1. Fixation, labeling and visualization of degenerating neurons in OHSC
   1. After performing the experiments, incubate the OHSC with 5 µg/mL propidium iodide (PI) for 2 h prior to fixation, in order to stain the nuclei of degenerating neurons.
      CAUTION: PI is a suspected carcinogen, always wear personal protective equipment (PPE) such as gloves.
   2. Wash the OHSC with 0.1 M phosphate buffer (pH 7.4) and fix them with a 4% (v/v) solution of paraformaldehyde (PFA) for 24 h.
      CAUTION: PFA is a toxic and suspected carcinogen. Work under fume hood and wear PPE.
   3. Wash the OHSC in inserts with 1 mL PBS and use a rigger brush to separate slices from the membrane.
   4. Label the OHSC with IB₄ dye in a 24-well plate (Figure 5).
2. Conduction of tumor invasion experiments using fluorescently labeled single cells
   1. 24 h prior to the start of an experiment, label the tumor cells by using the fluorescent dye Carboxyfluorescein diacetate succinimidyl ester (CFDA SE).
   2. Detach and count the tumor cells using a Neubauer chamber.
   3. Resuspend the cells in medium, such that 10 µL of suspension contains the desired cell number (normally 50,000 or 100,000 cells).
   4. Apply 10 µL of the cell suspension onto the slice culture and allow the cells to invade for 3 days.

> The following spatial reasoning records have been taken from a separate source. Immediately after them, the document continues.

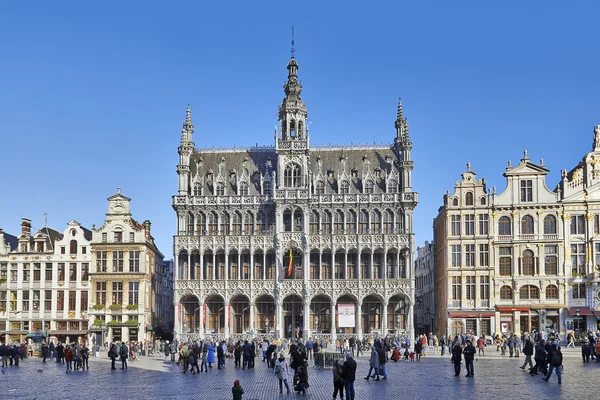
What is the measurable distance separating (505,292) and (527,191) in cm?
1068

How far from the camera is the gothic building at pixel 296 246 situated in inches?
3369

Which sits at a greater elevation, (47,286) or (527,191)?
(527,191)

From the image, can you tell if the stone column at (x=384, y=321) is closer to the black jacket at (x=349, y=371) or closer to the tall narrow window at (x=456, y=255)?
the tall narrow window at (x=456, y=255)

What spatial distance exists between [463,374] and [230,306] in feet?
150

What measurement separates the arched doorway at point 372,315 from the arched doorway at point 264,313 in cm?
957

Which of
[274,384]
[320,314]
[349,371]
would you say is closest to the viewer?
[349,371]

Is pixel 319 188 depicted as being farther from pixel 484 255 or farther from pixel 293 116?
pixel 484 255

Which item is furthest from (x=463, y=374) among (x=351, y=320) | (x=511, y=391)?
(x=351, y=320)

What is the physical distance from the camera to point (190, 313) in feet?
291

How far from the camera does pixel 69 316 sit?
87938mm

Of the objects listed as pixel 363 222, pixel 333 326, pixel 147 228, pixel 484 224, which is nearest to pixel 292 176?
pixel 363 222

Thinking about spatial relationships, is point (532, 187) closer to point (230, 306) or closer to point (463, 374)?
point (230, 306)

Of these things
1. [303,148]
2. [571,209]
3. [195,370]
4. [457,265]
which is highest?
[303,148]

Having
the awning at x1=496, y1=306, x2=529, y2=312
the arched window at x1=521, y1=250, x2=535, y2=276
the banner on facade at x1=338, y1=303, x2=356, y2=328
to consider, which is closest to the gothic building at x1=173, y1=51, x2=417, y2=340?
the awning at x1=496, y1=306, x2=529, y2=312
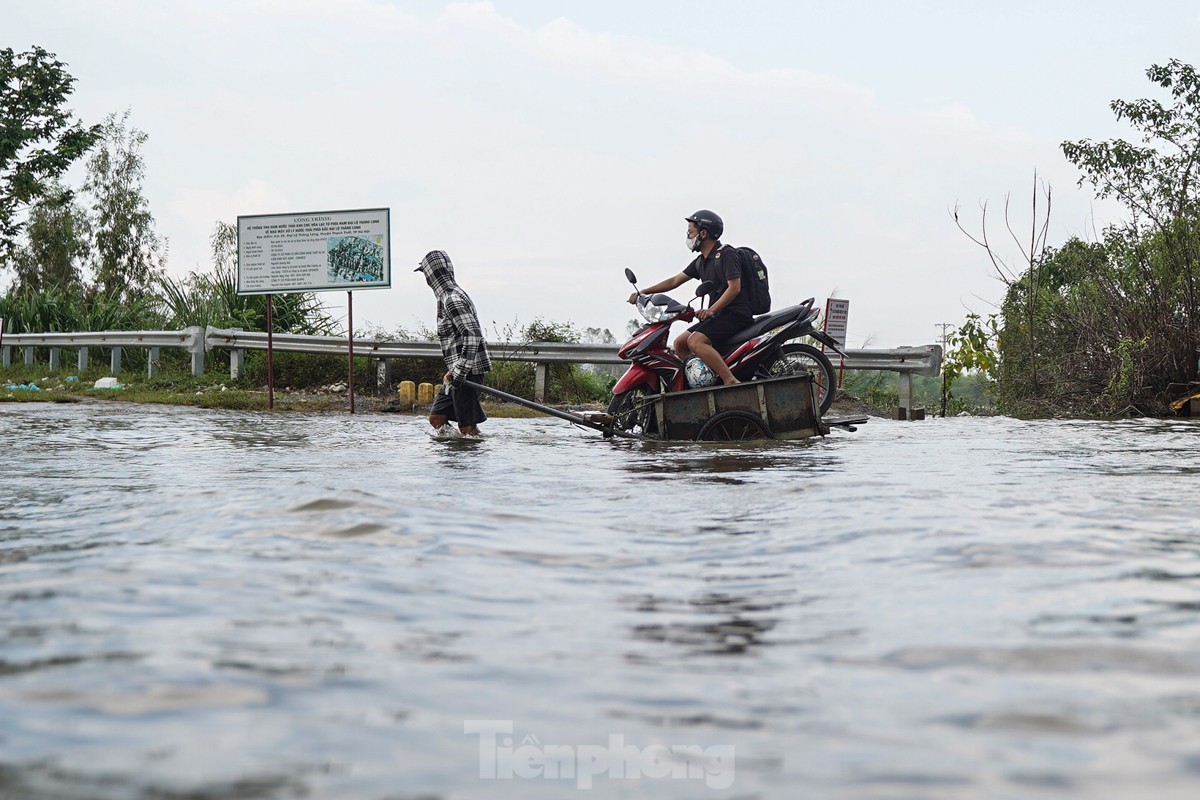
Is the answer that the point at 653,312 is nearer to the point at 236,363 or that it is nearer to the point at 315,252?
the point at 315,252

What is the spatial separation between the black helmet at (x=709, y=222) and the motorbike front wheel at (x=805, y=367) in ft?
3.93

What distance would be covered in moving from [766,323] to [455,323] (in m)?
3.06

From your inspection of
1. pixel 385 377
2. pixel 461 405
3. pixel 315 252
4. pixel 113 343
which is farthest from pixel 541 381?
pixel 113 343

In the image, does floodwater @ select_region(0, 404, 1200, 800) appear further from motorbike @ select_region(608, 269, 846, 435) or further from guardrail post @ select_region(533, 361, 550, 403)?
guardrail post @ select_region(533, 361, 550, 403)

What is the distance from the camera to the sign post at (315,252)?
16766mm

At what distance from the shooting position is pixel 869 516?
4906mm

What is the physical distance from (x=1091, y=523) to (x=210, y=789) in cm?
376

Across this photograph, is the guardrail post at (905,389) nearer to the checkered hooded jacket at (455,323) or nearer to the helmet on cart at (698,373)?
the helmet on cart at (698,373)

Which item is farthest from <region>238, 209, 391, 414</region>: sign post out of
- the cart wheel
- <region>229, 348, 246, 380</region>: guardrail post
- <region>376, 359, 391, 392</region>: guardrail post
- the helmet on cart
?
the cart wheel

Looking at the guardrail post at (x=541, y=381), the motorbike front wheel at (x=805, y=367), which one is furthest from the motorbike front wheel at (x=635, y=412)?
the guardrail post at (x=541, y=381)

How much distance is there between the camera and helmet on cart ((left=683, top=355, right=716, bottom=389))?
411 inches

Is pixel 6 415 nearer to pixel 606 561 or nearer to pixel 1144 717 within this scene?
pixel 606 561

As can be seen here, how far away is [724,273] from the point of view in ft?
34.1

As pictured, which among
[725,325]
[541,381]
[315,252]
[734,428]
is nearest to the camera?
[734,428]
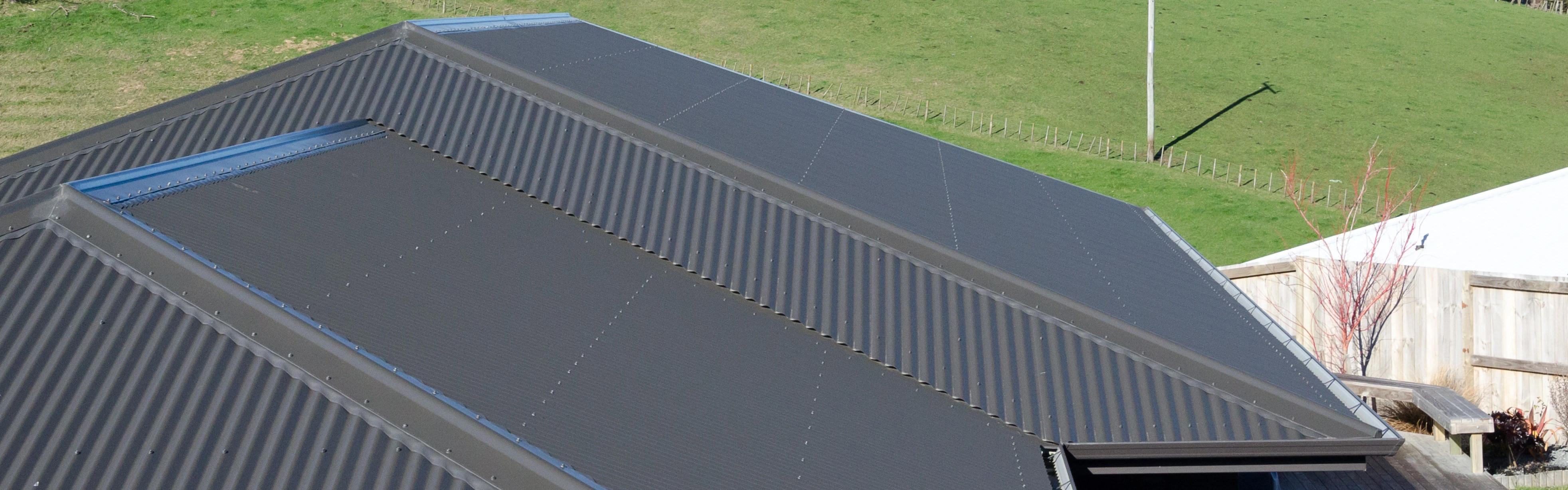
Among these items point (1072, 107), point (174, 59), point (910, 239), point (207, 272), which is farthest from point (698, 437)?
point (174, 59)

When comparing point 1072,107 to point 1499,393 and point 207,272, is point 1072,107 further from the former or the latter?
point 207,272

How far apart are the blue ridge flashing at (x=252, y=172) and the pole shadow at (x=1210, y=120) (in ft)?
111

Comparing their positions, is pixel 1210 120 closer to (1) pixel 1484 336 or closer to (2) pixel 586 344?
(1) pixel 1484 336

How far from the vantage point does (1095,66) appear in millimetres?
50281

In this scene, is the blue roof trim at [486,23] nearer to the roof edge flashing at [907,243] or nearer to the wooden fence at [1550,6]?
the roof edge flashing at [907,243]

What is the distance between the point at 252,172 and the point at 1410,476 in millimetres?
15407

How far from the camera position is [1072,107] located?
45.0m

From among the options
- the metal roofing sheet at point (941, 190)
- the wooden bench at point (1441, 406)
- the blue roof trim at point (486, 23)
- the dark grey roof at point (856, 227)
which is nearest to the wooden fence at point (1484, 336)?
the wooden bench at point (1441, 406)

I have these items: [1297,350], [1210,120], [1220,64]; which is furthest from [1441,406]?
[1220,64]

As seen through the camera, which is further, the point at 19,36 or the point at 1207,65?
the point at 1207,65

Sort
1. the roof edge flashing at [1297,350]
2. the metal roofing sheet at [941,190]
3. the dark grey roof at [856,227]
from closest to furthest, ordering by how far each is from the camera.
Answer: the roof edge flashing at [1297,350] → the dark grey roof at [856,227] → the metal roofing sheet at [941,190]

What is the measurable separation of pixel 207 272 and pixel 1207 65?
50270 mm

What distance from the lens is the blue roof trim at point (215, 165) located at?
9.01m

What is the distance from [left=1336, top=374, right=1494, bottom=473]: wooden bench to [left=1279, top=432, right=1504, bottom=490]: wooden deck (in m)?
0.20
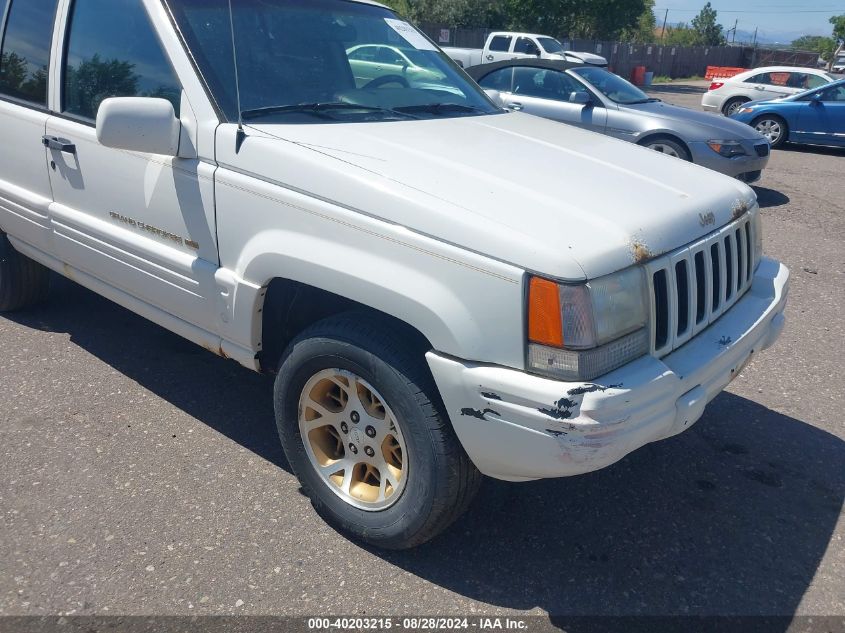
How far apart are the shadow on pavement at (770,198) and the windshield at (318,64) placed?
6.55m

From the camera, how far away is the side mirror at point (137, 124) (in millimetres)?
2830

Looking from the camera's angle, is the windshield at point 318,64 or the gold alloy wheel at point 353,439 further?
the windshield at point 318,64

   5. At the end of the experiment, fix the slice cultures using 4% (v/v) PFA for 24 h, and label the co-cultures with PI for another 24 h to visualize the cytoarchitecture.
      CAUTION: PFA is a toxic and suspected carcinogen. Work under fume hood and wear PPE.
   6. Mount the co-cultures onto a cover slip for further analysis using the mounting media.

4. Evaluation of OHSC Experiments

Analyze the OHSC with a confocal laser scanning microscope (CLSM). For detection of PI labeled, degenerating neurons or the PI labeled cytoarchitecture use monochromatic light of the wavelength λ = 543 nm and an emission band pass filter for wavelengths λ = 585-615 nm. For CFDA labeled tumor cells or IB₄ microglia, use an excitation wavelength of λ = 488 nm. For both experimental types, record a z-stack with 2 µm thick optical slices and used for evaluation.